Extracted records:
══════════
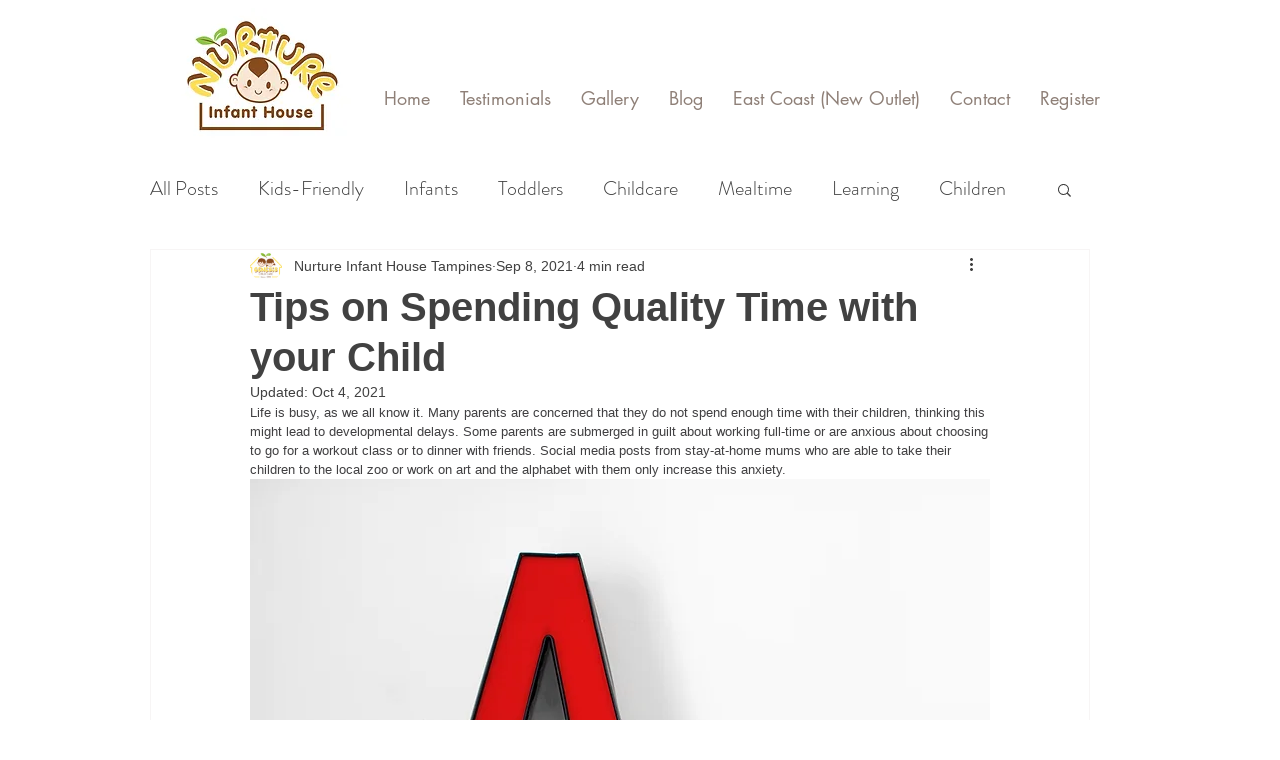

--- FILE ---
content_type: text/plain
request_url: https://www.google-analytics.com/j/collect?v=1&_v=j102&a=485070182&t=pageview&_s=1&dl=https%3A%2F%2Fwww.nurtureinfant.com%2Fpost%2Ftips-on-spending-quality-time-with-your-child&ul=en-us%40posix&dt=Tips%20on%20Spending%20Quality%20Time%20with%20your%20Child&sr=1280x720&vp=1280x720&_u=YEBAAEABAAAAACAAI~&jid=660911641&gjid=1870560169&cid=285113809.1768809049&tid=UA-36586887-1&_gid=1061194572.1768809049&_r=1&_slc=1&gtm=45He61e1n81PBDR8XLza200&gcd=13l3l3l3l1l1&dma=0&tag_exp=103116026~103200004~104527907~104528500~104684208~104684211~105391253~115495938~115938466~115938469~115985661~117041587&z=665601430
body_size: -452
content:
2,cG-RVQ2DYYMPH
══════════
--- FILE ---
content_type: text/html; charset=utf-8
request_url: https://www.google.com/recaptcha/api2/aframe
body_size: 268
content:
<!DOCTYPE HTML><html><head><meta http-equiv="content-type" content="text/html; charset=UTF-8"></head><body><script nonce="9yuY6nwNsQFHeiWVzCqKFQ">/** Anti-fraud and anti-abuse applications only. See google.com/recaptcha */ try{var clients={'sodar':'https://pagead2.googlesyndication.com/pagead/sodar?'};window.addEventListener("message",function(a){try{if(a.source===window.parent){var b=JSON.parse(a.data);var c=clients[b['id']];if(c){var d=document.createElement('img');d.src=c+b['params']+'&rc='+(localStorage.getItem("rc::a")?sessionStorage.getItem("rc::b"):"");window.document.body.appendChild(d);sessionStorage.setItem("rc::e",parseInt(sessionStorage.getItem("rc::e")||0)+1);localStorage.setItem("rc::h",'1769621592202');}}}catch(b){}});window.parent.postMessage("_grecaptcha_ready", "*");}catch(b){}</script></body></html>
══════════
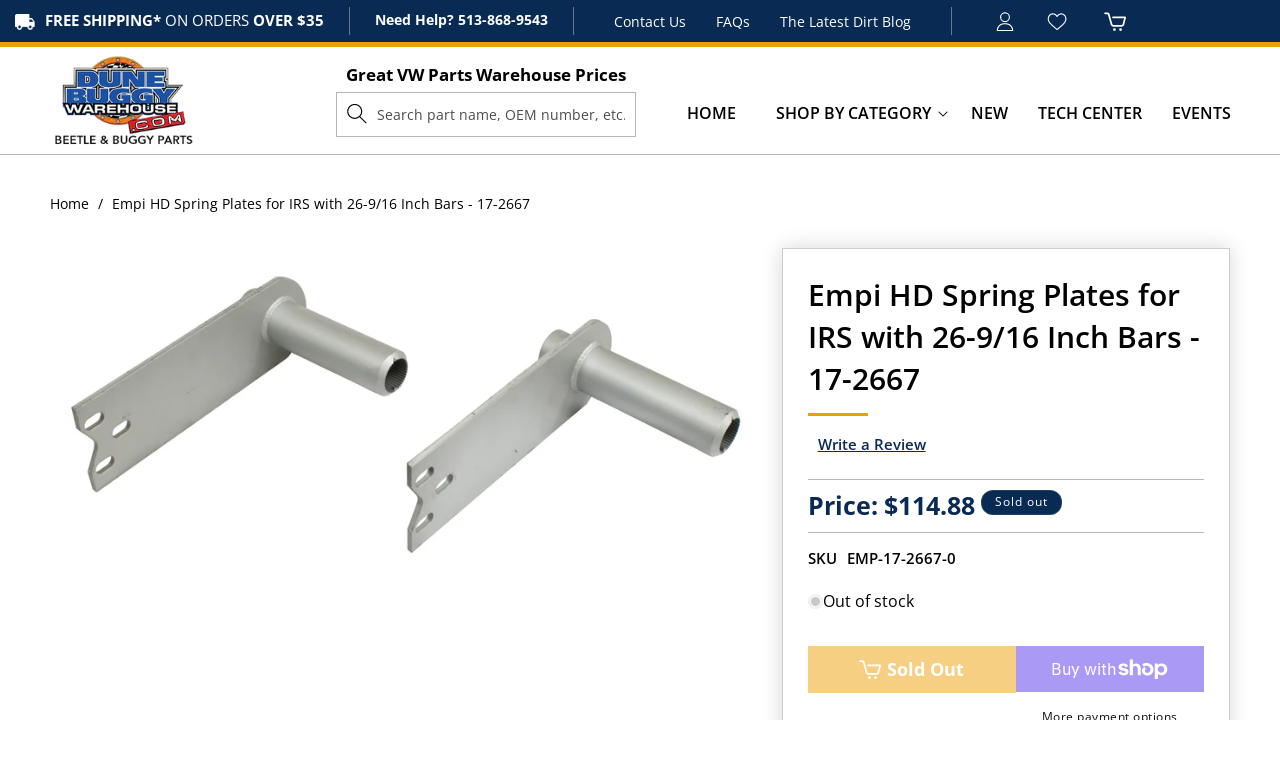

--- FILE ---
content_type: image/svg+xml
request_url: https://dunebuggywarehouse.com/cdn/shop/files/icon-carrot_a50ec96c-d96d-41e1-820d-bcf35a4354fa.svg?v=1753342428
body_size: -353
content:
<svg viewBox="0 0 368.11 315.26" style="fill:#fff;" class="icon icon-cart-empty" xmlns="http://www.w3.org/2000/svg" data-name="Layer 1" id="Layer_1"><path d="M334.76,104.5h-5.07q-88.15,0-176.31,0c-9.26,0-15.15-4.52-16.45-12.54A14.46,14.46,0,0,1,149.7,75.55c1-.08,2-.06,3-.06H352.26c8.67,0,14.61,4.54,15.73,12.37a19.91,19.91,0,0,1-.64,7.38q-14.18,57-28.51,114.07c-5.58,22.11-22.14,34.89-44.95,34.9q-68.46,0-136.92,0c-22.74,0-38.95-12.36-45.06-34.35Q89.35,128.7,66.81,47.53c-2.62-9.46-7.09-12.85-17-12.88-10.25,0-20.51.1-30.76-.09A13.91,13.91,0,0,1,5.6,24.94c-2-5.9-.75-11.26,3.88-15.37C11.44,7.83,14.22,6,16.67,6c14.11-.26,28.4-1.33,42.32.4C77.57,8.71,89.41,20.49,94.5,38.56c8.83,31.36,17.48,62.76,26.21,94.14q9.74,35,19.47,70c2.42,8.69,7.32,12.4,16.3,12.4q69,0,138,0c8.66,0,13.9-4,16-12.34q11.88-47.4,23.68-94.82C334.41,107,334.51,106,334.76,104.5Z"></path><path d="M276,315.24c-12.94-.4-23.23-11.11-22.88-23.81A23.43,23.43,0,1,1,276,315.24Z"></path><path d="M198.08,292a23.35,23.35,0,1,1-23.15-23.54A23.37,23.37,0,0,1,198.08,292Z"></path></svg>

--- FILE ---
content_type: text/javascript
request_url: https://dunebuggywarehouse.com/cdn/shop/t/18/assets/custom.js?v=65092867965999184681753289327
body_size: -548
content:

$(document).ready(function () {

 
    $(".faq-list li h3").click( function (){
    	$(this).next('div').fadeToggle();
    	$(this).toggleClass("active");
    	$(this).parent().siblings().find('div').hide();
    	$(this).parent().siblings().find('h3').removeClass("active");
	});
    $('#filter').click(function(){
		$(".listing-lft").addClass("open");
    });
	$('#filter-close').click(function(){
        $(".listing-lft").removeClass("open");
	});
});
══════════
Using the data above, extract exactly the lines from the one that holds "content_type: text/plain" to the one that holds "2,cG-RVQ2DYYMPH", both ends included, and no others.

**RESPONSE TO THE EXERCISE:**
content_type: text/plain
request_url: https://www.google-analytics.com/j/collect?v=1&_v=j102&a=485070182&t=pageview&_s=1&dl=https%3A%2F%2Fwww.nurtureinfant.com%2Fpost%2Ftips-on-spending-quality-time-with-your-child&ul=en-us%40posix&dt=Tips%20on%20Spending%20Quality%20Time%20with%20your%20Child&sr=1280x720&vp=1280x720&_u=YEBAAEABAAAAACAAI~&jid=660911641&gjid=1870560169&cid=285113809.1768809049&tid=UA-36586887-1&_gid=1061194572.1768809049&_r=1&_slc=1&gtm=45He61e1n81PBDR8XLza200&gcd=13l3l3l3l1l1&dma=0&tag_exp=103116026~103200004~104527907~104528500~104684208~104684211~105391253~115495938~115938466~115938469~115985661~117041587&z=665601430
body_size: -452
content:
2,cG-RVQ2DYYMPH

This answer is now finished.